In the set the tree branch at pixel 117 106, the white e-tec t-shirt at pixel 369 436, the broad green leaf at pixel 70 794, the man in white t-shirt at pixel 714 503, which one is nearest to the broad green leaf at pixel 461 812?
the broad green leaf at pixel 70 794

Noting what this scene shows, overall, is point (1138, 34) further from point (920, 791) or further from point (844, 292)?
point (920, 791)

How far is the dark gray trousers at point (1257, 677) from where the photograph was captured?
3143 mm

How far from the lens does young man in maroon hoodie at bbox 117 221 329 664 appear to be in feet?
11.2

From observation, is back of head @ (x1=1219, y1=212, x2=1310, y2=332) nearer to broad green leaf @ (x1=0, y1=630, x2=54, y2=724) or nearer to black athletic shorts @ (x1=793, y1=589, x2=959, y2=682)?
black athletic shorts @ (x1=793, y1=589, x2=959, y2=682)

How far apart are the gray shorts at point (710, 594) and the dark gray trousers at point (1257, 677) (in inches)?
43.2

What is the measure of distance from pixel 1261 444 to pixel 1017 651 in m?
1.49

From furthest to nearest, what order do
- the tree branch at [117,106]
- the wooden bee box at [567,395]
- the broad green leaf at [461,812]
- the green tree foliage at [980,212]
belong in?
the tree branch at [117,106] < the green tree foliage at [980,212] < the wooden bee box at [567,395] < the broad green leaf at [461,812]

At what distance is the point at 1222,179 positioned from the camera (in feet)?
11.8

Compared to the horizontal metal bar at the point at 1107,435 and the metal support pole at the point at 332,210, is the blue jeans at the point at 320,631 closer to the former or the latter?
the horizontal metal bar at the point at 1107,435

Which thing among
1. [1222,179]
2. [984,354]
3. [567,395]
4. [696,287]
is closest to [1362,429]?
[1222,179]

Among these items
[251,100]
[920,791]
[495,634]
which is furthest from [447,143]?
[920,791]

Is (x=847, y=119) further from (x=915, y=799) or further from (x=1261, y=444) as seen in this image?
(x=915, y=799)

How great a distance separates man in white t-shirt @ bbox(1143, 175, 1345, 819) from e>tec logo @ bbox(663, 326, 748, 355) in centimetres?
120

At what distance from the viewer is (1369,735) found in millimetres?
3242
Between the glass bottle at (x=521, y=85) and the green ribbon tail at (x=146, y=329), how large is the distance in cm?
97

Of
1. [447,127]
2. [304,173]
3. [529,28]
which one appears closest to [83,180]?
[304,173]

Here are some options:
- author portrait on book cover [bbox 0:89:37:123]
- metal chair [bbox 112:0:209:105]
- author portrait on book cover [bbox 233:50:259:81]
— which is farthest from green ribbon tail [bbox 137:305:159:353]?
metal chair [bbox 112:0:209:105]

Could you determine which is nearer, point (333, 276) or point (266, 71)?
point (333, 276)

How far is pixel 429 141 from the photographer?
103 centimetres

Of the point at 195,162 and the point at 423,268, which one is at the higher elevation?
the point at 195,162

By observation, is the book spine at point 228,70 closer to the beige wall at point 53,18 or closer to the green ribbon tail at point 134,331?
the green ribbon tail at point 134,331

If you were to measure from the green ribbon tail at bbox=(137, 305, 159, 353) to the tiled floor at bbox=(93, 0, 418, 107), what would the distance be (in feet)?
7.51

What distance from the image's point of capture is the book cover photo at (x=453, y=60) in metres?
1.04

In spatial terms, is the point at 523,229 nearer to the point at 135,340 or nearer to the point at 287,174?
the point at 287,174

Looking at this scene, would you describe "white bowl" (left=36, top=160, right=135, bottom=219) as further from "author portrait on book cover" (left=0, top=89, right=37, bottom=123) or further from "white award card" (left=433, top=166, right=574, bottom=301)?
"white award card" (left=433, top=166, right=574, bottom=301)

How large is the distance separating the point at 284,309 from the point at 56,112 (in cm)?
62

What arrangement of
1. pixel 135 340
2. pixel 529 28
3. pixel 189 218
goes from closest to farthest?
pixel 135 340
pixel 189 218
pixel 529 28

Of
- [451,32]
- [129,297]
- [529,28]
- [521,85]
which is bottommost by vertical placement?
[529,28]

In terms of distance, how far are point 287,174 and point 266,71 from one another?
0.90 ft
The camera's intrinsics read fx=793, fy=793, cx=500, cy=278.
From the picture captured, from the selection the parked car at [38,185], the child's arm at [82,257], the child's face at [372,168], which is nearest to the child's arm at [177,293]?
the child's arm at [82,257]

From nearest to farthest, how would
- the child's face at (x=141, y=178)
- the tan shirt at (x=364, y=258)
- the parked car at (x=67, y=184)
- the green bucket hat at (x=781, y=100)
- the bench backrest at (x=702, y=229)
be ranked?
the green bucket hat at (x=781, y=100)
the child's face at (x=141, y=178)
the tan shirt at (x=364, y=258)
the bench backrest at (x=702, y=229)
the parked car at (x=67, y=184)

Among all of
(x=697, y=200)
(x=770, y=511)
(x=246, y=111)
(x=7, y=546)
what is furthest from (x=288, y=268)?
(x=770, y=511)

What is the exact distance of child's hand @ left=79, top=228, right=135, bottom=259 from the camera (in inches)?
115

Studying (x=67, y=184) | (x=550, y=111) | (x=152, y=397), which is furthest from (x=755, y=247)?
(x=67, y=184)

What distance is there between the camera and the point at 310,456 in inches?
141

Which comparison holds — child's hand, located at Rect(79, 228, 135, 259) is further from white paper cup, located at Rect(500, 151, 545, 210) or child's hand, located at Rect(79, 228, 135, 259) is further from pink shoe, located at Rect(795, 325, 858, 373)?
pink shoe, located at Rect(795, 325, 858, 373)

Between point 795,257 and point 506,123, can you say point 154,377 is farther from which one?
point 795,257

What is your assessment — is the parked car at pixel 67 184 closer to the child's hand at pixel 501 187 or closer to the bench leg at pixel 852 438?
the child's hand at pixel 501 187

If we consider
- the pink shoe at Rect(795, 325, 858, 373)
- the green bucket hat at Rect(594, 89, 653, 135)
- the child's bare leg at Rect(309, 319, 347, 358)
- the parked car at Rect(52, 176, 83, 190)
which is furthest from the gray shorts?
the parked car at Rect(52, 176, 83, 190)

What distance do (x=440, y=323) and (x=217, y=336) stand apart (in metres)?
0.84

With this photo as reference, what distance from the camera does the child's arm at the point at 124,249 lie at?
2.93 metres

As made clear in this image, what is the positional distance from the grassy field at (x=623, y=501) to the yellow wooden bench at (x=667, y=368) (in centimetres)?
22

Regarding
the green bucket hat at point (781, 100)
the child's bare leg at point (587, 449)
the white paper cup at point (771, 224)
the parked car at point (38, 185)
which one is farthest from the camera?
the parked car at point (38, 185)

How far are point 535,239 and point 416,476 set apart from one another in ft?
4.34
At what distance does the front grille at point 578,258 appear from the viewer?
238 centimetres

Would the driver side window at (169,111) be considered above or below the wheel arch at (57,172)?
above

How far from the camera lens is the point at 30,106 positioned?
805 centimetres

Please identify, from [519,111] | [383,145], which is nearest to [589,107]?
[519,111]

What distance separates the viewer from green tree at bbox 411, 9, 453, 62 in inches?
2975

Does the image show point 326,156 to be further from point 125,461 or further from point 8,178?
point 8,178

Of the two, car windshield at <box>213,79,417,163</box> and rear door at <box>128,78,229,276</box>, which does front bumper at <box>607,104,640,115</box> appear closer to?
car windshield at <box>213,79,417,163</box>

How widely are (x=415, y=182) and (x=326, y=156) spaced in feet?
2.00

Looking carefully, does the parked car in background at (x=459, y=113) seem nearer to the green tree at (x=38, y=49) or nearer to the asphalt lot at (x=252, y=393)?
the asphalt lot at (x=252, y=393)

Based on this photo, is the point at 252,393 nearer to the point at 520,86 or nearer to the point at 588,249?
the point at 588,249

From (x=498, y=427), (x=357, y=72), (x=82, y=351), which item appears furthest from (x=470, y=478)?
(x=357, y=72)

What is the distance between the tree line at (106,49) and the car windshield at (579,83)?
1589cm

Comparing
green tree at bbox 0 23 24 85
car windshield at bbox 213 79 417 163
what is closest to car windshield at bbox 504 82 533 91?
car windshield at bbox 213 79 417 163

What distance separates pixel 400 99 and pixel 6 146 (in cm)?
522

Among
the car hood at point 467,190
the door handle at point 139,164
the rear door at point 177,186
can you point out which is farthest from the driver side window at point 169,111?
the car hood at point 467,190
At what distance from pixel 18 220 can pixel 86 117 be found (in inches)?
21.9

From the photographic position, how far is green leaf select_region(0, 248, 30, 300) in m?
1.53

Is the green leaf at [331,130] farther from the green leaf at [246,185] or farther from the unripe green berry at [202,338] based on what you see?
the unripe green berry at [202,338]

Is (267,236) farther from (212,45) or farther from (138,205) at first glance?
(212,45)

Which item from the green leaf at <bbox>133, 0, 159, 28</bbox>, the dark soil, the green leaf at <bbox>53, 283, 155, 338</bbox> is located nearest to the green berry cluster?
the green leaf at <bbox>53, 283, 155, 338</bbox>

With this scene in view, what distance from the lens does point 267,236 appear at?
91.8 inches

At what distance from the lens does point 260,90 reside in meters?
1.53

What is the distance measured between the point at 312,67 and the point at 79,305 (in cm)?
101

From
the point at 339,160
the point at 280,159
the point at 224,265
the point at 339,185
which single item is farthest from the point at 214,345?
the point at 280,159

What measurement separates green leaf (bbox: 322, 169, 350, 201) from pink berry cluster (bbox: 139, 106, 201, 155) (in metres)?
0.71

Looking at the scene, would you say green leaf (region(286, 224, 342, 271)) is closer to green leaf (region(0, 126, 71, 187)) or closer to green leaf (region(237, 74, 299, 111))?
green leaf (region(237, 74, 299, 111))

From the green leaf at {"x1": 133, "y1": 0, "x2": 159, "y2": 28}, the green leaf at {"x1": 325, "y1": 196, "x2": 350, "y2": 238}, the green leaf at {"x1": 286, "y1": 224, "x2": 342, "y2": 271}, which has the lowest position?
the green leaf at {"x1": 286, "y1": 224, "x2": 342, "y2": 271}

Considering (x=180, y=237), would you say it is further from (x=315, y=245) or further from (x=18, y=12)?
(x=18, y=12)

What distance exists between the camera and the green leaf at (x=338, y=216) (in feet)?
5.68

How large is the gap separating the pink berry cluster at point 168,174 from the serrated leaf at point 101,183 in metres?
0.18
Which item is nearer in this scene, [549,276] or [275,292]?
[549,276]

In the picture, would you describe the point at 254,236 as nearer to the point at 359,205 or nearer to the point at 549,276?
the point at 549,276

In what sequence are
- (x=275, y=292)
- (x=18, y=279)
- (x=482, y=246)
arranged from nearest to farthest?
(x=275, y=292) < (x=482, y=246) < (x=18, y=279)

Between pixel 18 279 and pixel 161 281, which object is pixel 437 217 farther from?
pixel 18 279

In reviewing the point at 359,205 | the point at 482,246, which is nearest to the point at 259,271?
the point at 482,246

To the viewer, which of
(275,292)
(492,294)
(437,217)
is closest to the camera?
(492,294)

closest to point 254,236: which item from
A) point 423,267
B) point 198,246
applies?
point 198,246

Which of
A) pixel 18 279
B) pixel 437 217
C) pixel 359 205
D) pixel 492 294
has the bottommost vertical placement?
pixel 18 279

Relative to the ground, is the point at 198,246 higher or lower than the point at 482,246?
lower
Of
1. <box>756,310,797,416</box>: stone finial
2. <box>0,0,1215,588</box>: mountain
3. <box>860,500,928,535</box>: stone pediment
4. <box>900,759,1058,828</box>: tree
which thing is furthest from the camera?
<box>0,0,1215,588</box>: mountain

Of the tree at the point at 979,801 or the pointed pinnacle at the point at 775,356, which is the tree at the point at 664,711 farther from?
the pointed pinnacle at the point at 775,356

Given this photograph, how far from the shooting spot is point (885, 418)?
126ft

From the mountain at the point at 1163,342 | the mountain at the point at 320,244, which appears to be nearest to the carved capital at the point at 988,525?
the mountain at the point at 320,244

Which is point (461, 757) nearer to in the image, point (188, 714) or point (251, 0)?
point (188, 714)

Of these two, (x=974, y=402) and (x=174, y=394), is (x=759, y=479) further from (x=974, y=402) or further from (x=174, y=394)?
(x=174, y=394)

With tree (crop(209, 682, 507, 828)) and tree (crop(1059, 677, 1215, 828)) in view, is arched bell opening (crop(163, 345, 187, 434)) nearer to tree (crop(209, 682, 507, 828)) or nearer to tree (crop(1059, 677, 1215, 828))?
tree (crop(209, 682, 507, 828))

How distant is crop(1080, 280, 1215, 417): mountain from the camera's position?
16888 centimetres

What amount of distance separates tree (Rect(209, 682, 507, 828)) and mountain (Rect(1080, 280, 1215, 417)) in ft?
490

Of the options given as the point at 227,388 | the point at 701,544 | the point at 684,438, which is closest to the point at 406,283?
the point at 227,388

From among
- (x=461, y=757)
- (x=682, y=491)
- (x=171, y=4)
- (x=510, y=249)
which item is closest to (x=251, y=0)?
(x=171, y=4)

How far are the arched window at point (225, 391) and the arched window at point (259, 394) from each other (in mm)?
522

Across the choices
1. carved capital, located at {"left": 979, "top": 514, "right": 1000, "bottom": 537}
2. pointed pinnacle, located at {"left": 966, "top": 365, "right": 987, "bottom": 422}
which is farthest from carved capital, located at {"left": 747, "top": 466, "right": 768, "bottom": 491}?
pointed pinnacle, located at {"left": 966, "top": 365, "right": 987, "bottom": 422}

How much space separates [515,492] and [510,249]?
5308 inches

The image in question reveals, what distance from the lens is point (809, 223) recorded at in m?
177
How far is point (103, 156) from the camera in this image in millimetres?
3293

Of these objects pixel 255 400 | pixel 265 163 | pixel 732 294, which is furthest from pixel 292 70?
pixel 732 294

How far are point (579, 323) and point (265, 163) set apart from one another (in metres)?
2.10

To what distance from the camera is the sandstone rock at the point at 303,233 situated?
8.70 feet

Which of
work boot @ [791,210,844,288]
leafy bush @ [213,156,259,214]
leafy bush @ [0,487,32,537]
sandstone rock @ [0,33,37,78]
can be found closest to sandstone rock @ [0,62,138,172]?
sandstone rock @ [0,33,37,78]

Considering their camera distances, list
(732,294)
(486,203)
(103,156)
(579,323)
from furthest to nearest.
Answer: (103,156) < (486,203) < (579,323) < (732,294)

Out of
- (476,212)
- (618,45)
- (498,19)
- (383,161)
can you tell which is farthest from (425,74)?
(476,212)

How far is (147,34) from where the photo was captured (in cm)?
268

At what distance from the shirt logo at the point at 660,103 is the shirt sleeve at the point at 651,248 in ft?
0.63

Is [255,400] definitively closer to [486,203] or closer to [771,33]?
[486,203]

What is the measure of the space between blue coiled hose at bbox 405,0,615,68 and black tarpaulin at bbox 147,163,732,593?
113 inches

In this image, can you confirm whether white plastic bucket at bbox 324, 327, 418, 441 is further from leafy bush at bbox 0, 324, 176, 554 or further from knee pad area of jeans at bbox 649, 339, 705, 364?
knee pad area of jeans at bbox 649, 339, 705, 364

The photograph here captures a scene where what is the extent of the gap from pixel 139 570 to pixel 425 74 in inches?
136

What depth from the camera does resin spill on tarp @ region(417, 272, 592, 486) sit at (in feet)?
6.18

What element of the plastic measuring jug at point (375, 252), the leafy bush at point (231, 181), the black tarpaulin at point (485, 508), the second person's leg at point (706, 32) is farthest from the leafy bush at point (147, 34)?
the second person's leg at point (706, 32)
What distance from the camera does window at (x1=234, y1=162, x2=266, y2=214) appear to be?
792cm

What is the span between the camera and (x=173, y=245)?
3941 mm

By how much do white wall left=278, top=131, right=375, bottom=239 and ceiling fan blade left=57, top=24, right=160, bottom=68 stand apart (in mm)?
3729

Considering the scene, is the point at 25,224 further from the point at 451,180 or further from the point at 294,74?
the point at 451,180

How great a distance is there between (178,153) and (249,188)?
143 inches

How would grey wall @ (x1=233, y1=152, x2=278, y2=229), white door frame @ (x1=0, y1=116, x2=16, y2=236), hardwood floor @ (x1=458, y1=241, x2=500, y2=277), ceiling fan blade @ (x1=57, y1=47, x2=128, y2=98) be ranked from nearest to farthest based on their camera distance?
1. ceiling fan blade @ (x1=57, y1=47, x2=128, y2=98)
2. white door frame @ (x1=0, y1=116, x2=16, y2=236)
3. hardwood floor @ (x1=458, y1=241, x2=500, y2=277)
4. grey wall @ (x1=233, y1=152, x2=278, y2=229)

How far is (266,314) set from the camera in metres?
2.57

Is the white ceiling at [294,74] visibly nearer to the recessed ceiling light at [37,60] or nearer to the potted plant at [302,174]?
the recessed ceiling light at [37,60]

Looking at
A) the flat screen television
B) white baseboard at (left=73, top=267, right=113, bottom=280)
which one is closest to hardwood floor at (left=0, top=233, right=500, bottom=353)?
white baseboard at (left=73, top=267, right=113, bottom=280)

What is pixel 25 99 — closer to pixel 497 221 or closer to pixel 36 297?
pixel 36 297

» Exercise brief
Only the lines from the one containing "Considering the scene, is" through the end of the material should be reproduced, exactly, with both ends included.

» Exercise answer
Considering the scene, is the point at 25,224 further from the point at 451,180 or further from the point at 294,74?
the point at 451,180

How great a distance is there between (178,153) and (249,188)?
143 inches

How would grey wall @ (x1=233, y1=152, x2=278, y2=229), white door frame @ (x1=0, y1=116, x2=16, y2=236), hardwood floor @ (x1=458, y1=241, x2=500, y2=277), ceiling fan blade @ (x1=57, y1=47, x2=128, y2=98) be ranked from nearest to farthest based on their camera distance?
1. ceiling fan blade @ (x1=57, y1=47, x2=128, y2=98)
2. white door frame @ (x1=0, y1=116, x2=16, y2=236)
3. hardwood floor @ (x1=458, y1=241, x2=500, y2=277)
4. grey wall @ (x1=233, y1=152, x2=278, y2=229)

How far is (266,314) set from the camera in metres?
2.57

Is the white ceiling at [294,74] visibly nearer to the recessed ceiling light at [37,60] or nearer to the potted plant at [302,174]?
the recessed ceiling light at [37,60]

Looking at
A) the flat screen television
B) white baseboard at (left=73, top=267, right=113, bottom=280)
which one is closest to hardwood floor at (left=0, top=233, right=500, bottom=353)?
white baseboard at (left=73, top=267, right=113, bottom=280)

What is pixel 25 99 — closer to pixel 497 221 or closer to pixel 36 297?
pixel 36 297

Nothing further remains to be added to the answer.